• Document section
Congressional Record article 12 of 49
UNANIMOUS CONSENT REQUEST--S. 1691 -- (Senate - January 28, 2004)
Mr. FEINGOLD. Mr. President, I want to speak today about S. 1691, the Wartime Treatment Study Act. During World War II, the United States fought a courageous battle against the spread of Nazism and fascism. Nazi Germany was engaged in the horrific persecution and genocide of Jews. By the end of the war, 6 million Jews had perished at the hands of Nazi Germany.
The Allied victory in the Second World War was an American triumph, a triumph for freedom, justice, and human rights. The courage displayed by so many Americans, of all ethnic origins, should be a source of great pride for all Americans. But we should not let that justifiable pride in our Nation's triumph blind us to the treatment of some Americans by their own government.
Sadly, as so many brave Americans fought against enemies in Europe and the Pacific, the U.S. Government was in some cases curtailing the freedom of some of its own people here, at home. While, it is, of course, the right of every Nation to protect itself during wartime, the U.S. Government can and should respect the basic freedoms that so many Americans have given their lives to defend. Of course, war tests our principles and our values. And as our Nation's recent experience has shown, it is during times of war and conflict, when our fears are high and our principles are tested most, that we must be even more vigilant to guard against violations of the Constitution.

• Dataset rows

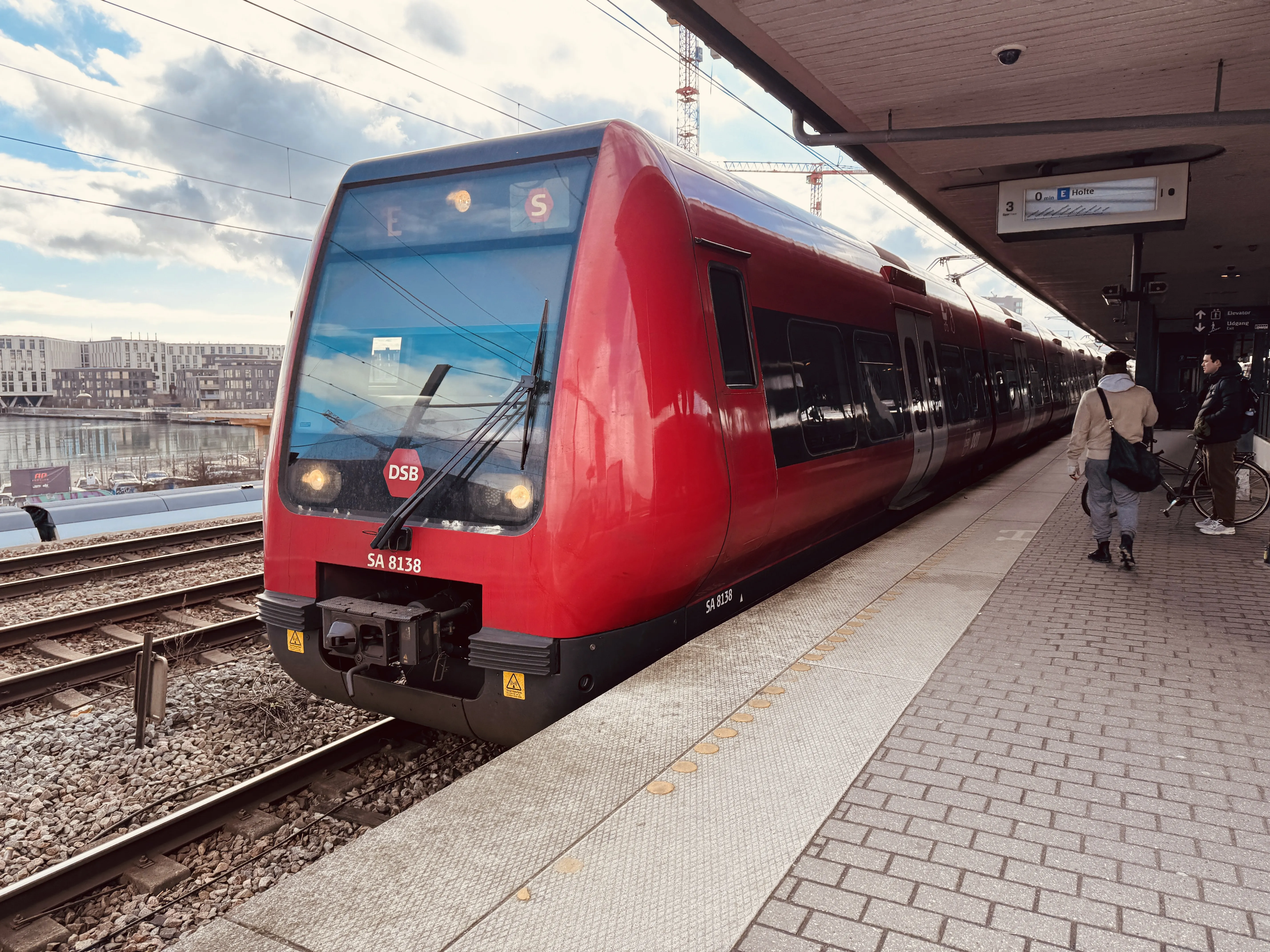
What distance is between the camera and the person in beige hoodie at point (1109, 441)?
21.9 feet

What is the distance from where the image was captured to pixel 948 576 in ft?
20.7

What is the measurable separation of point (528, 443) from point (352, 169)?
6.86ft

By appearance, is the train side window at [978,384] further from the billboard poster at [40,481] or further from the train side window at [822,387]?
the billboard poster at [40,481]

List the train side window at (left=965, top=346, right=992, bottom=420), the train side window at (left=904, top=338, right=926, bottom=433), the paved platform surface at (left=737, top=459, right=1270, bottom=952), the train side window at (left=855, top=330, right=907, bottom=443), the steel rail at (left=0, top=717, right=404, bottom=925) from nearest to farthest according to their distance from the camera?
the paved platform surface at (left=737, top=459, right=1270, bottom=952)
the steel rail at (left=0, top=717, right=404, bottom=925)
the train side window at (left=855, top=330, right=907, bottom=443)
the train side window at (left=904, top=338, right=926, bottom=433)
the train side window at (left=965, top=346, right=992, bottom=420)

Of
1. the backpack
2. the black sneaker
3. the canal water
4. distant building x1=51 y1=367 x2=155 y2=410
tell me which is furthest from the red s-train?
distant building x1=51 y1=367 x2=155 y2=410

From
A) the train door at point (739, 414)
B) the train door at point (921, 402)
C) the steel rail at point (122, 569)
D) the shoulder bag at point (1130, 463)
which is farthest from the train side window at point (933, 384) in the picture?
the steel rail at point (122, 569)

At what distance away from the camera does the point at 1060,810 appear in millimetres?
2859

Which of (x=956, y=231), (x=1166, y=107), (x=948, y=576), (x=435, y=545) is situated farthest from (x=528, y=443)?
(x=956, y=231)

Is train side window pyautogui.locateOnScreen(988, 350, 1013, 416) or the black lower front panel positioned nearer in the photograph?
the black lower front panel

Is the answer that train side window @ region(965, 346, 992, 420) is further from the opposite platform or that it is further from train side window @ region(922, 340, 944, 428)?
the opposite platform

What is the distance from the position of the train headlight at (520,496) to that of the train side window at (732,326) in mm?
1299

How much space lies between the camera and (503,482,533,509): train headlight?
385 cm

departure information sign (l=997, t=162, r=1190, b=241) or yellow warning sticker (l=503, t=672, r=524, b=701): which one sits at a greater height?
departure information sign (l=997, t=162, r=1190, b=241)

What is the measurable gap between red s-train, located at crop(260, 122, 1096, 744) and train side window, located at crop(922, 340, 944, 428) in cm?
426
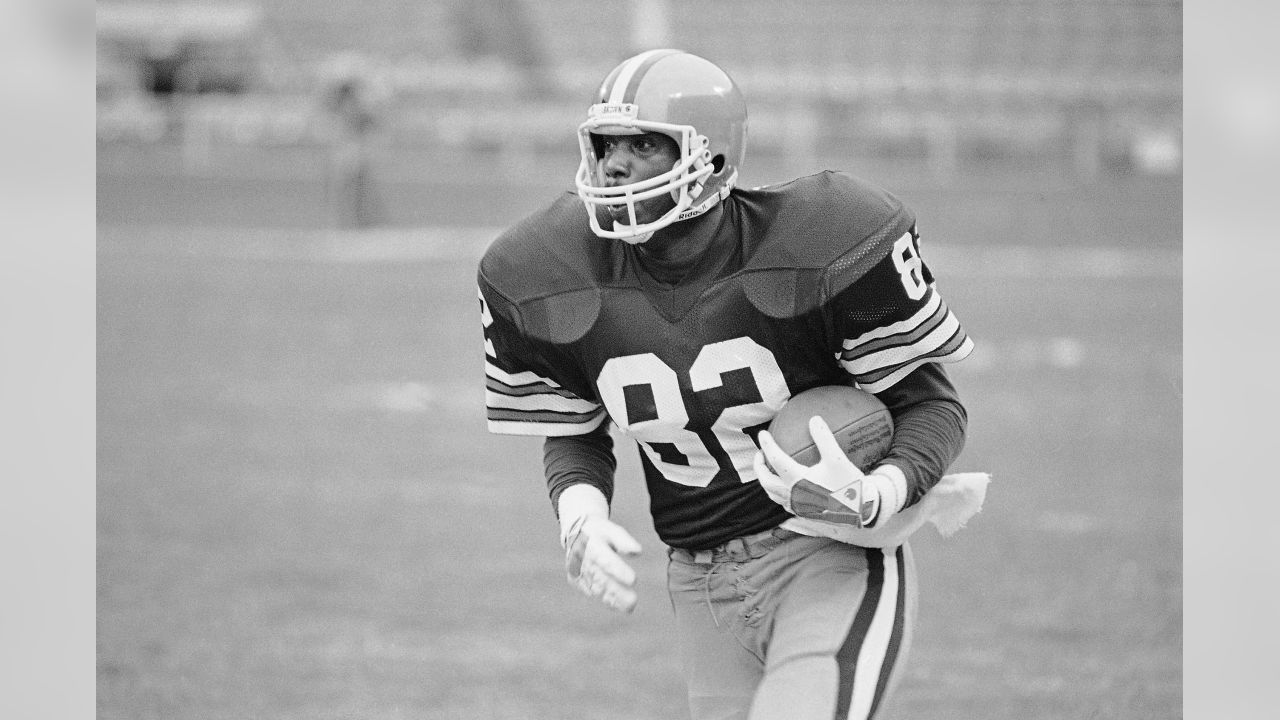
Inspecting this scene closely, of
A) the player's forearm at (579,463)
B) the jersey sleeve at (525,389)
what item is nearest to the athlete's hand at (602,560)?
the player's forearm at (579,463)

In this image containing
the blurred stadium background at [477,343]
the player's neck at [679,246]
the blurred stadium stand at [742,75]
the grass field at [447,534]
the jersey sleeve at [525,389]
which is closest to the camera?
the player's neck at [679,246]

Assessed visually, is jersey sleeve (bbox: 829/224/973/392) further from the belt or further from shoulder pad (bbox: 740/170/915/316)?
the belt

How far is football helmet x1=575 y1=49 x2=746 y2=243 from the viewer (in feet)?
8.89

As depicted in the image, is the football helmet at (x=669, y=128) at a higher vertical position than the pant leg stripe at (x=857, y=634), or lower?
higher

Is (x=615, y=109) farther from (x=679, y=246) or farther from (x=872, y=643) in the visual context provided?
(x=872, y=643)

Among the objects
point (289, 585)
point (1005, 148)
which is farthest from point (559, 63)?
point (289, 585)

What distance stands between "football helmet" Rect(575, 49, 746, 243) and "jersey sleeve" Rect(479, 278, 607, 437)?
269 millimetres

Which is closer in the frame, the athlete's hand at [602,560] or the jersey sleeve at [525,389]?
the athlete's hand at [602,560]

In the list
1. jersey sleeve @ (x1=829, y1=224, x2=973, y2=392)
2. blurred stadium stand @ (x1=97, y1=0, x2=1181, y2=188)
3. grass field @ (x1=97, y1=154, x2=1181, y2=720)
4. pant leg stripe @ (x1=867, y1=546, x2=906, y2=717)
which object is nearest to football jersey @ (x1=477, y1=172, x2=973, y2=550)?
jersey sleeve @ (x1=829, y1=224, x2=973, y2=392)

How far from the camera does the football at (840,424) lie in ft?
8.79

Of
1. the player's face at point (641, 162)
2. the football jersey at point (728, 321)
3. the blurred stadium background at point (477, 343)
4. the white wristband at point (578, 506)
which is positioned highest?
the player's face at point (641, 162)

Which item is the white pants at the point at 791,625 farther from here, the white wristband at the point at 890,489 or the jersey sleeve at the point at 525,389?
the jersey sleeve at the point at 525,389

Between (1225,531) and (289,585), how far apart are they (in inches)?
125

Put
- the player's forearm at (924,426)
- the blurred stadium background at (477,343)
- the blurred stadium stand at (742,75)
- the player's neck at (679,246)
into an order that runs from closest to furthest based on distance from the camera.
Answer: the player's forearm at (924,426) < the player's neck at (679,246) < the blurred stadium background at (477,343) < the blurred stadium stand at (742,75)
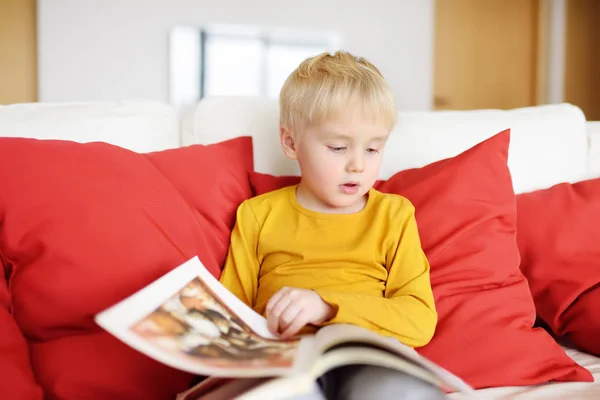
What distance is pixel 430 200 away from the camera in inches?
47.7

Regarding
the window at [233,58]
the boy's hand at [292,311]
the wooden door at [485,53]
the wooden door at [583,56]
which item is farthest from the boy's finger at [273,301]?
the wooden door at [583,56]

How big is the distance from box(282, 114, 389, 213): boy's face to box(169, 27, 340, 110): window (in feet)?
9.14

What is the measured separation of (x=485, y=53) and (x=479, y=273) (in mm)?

• Requirements
According to the Senate statement on S. 1691, how many Jews had perished at the hands of Nazi Germany by the end of the war?

• Written solution
6 million